Task: Reproduce word for word the lines between those holding "SUBSTITUIDA EN LA" and "Por el P. Eſtevan", inclusive, and nothing else from the data below.

(Records drawn from a dataset)
++++++++++
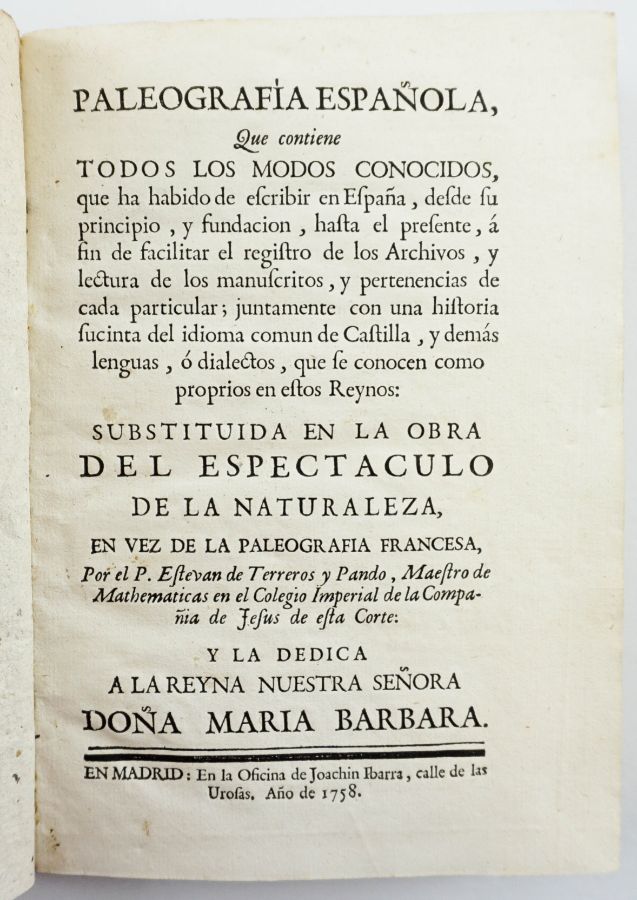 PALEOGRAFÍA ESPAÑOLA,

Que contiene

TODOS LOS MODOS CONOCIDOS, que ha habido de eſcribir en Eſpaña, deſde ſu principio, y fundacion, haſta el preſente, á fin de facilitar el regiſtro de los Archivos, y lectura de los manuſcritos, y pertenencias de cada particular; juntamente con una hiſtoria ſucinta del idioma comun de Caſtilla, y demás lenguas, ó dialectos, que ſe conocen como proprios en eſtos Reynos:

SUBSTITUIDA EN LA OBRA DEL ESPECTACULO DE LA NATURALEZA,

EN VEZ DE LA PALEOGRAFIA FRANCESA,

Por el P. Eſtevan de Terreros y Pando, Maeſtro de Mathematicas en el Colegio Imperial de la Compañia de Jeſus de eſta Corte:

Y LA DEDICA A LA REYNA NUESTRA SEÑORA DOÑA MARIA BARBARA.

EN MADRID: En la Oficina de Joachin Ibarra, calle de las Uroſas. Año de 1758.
++++++++++
Task result:
SUBSTITUIDA EN LA OBRA DEL ESPECTACULO DE LA NATURALEZA,

EN VEZ DE LA PALEOGRAFIA FRANCESA,

Por el P. Eſtevan de Terreros y Pando, Maeſtro de Mathematicas en el Colegio Imperial de la Compañia de Jeſus de eſta Corte:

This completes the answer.